**TASK BRIEF:** Go through the data line by line. Copy each one holding the string "Department".

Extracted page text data

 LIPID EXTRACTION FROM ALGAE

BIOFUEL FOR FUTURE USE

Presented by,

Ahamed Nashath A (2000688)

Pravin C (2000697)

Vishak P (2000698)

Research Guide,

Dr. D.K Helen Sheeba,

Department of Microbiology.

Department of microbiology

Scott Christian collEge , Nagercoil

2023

**TASK OUTPUT:**
Department of Microbiology.
Department of microbiology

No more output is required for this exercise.